Supplied data section start
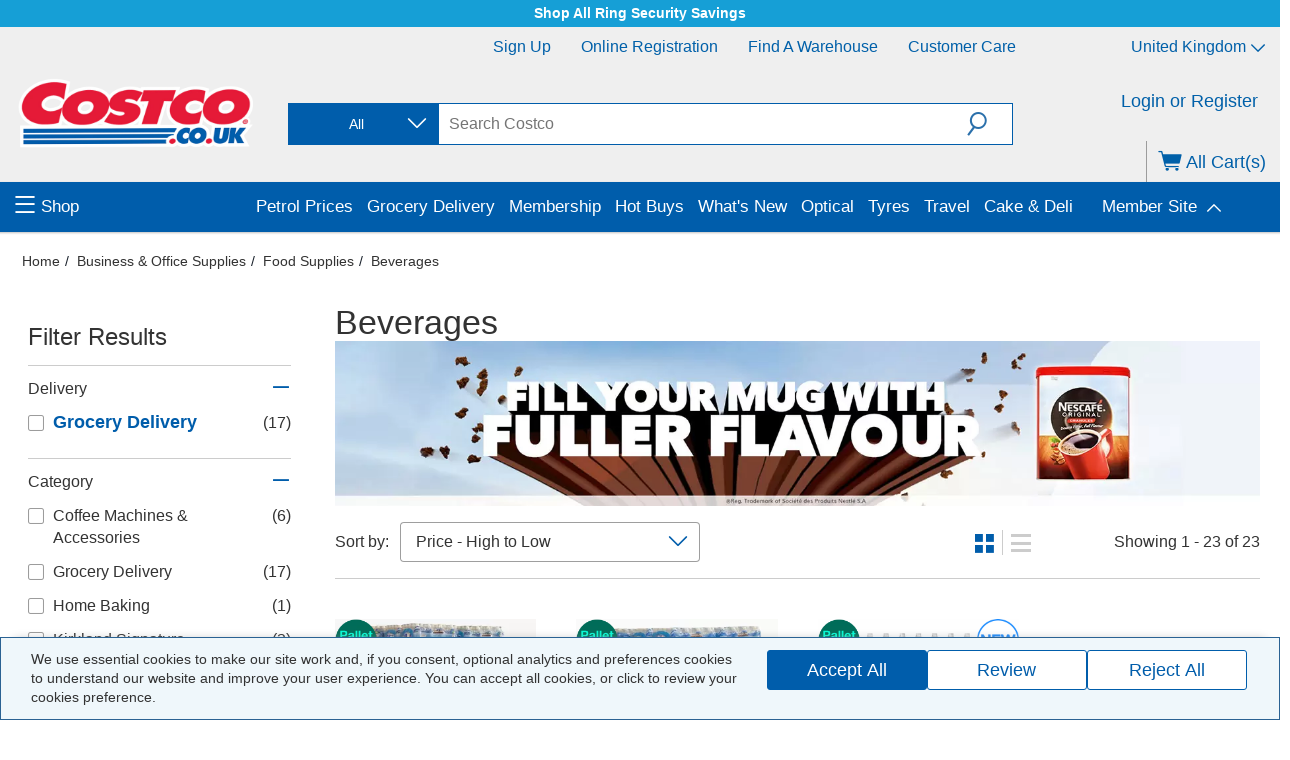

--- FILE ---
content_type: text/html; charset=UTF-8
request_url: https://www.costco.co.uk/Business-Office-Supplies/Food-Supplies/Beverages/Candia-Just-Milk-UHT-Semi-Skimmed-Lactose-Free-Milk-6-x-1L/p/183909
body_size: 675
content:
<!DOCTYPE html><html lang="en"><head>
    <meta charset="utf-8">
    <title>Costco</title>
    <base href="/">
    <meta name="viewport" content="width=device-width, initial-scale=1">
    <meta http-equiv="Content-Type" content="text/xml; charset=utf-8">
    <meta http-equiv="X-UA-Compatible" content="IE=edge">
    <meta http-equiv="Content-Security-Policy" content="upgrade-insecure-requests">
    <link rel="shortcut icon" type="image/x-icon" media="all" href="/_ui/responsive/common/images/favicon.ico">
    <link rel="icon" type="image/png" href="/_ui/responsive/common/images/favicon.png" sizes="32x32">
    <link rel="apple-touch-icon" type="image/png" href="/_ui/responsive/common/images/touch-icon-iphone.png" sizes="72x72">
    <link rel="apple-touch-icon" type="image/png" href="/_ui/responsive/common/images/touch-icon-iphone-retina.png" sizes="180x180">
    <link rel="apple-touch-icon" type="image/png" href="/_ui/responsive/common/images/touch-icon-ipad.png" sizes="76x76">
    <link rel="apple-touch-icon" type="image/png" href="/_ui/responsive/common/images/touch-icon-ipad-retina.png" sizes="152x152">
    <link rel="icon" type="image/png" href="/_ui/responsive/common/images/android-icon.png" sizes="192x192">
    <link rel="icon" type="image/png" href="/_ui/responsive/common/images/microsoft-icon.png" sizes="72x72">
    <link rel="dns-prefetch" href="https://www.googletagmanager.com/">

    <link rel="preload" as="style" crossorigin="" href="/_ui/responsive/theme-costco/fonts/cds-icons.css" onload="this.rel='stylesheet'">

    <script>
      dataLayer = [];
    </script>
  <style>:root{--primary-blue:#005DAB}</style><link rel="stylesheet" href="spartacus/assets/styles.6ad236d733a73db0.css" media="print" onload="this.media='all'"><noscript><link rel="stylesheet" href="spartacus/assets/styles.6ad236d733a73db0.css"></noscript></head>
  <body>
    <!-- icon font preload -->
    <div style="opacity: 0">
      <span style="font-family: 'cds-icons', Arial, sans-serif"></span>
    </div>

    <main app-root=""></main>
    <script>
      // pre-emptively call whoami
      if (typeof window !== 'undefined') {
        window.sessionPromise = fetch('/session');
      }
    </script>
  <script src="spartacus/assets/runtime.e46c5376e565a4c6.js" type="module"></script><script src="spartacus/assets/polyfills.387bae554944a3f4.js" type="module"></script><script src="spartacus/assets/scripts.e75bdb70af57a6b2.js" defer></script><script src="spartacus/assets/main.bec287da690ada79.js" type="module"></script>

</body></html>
Supplied data section end
> **Assigned task**:
Among the lines of the listing above, which ones hold "favicon"? Copy them.

> **Solution for this exercise**:
    <link rel="shortcut icon" type="image/x-icon" media="all" href="/_ui/responsive/common/images/favicon.ico">
    <link rel="icon" type="image/png" href="/_ui/responsive/common/images/favicon.png" sizes="32x32">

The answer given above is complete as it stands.